Hey Sun -- here's the play-by-play: Vx constant 3.6m / 0.8s ... scale up 25% ==> 4.5m/s
dV of 10 runs 0.8s ... Vdn lands 8m/s ... Vave dn 4m/s ... height 4m/s(0.8s) ==> 3.2m high
This takes a little longer to explain, instead of looking up a strange formula on a
formula sheet or even worst trying to memorize the formulas - but I think it is easier.
You can find this answer using the same smarts you use to figure out how much money
you need to buy candy bars every day if candy bars are $10.00 (or $9.81) and that
you use to figure out how long it will take to go 420 miles to grandma's at 60 mph.
You can use the formulas or think of it this way. 
A - One important thing to remember with falling object  or  X & Y problems
     is that the X and Y are independent.
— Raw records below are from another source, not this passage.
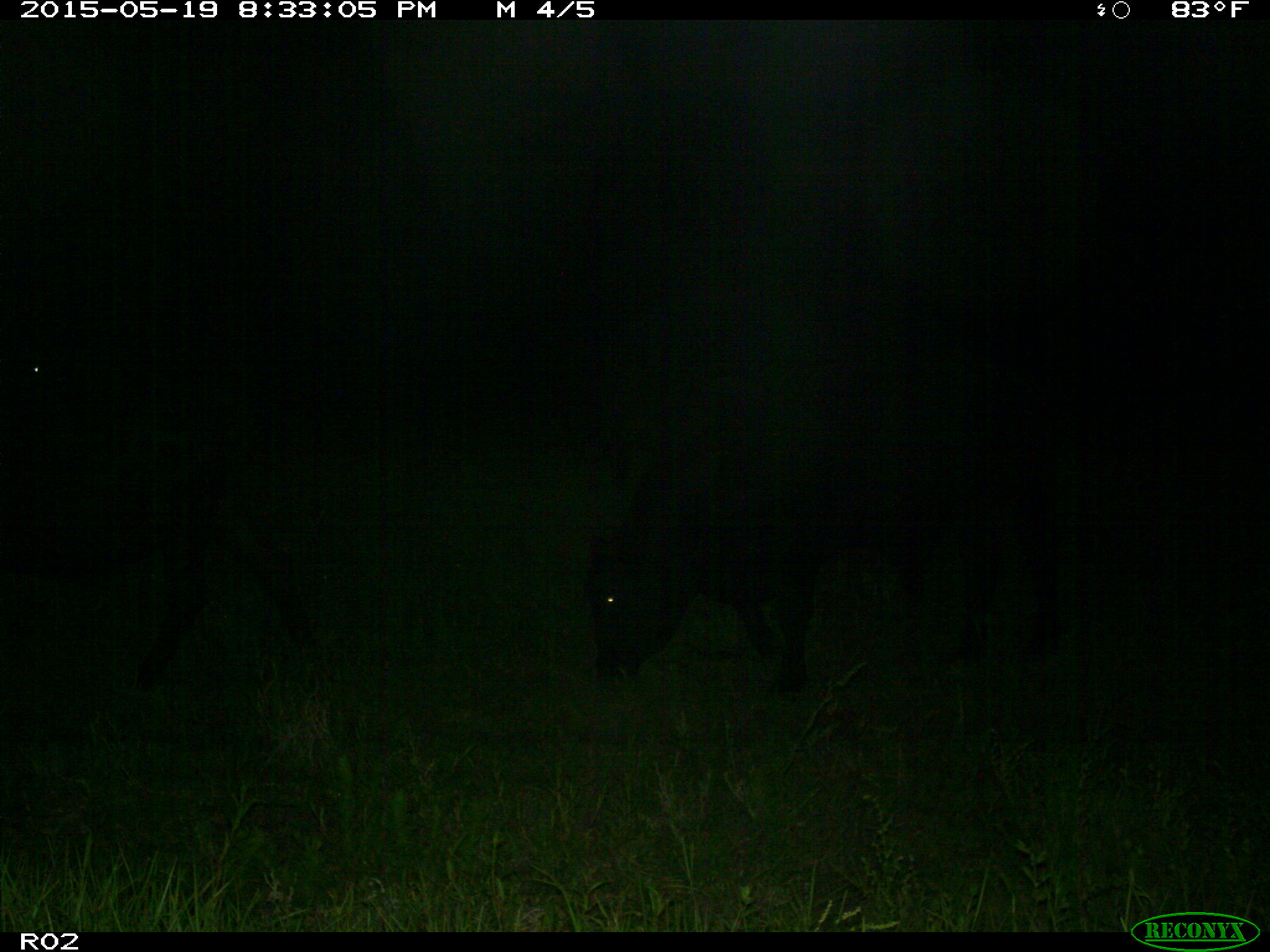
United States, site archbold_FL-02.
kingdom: Animalia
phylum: Chordata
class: Mammalia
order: Artiodactyla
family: Bovidae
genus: Bos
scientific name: Bos taurus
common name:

Always!
     We CAN  Solve the Y or falling problem and the X or horizontal separately.
B - The second important thing to remember with falling problems  or  X & Y  problems
     is that if you know the time - you know everything, or can find it easily.
     If you don't know the time in a falling problem - find it first.  It makes the rest easier.
C- We know the time (0.8 s) so we can solve the whole up & down problem easily.
1- What is the starting velocity?  Zero -- 0
2- After 0.8 seconds falling (when he hit the ground) how fast was he going?
    0.8 sec. X  10 meter per sec. increase every sec. = 0.8 s X 10 m/s2 = 8 m/s
         (if you want to make the problem harder and be a minuscule
          2.5% more accurate you can use 9.81 m/s2 instead of 10 m/s2)
3- Okay now you know the starting speed and the ending speed;
    what was the average speed?   (0 + 8) ÷ 2 = 4  so an average of 4 m/s
4- Good! Now, if something goes an average of 4 m/s for 0.8 s, how far does it go?
    4 m/s for 0.8 s = 4 m/s X 0.8 s = 3.2 m => 3 m
6) So he fell 3 m therefor the window was 3 m above the ground.
          ( Using 9.81 instead of 10 would give 3.14
            - but with sig figs the correct answer is still 3 )
C - Lets try the horizontal (X) problem now.
D - One important thing to remember with falling object  or  X & Y problems
     is that there are no forces in the horizontal (X) direction for free fall.
     Therefor the X velocity is constant and does not change - Ever

1- What is the starting horizontal velocity?  Unknown
2- What is the ending horizontal velocity?  Unknown
3- But that is what we are looking for and the are the Same!
2- How long did he travel in the horizontal directions? 0.8 s The same as falling!
    (You hit the ground t the same time falling and moving horizontally - right?)
3- How far did he go horizontally? - 3.6 m
4-How fast was he going?  s= d / t = 3.6 m ÷ 0.8 m = 45 m/s
   (you were asked how fast (Speed) Not the velocity.
C - You can do either the falling, vertical (Y) or  the horizontal (X) problem first.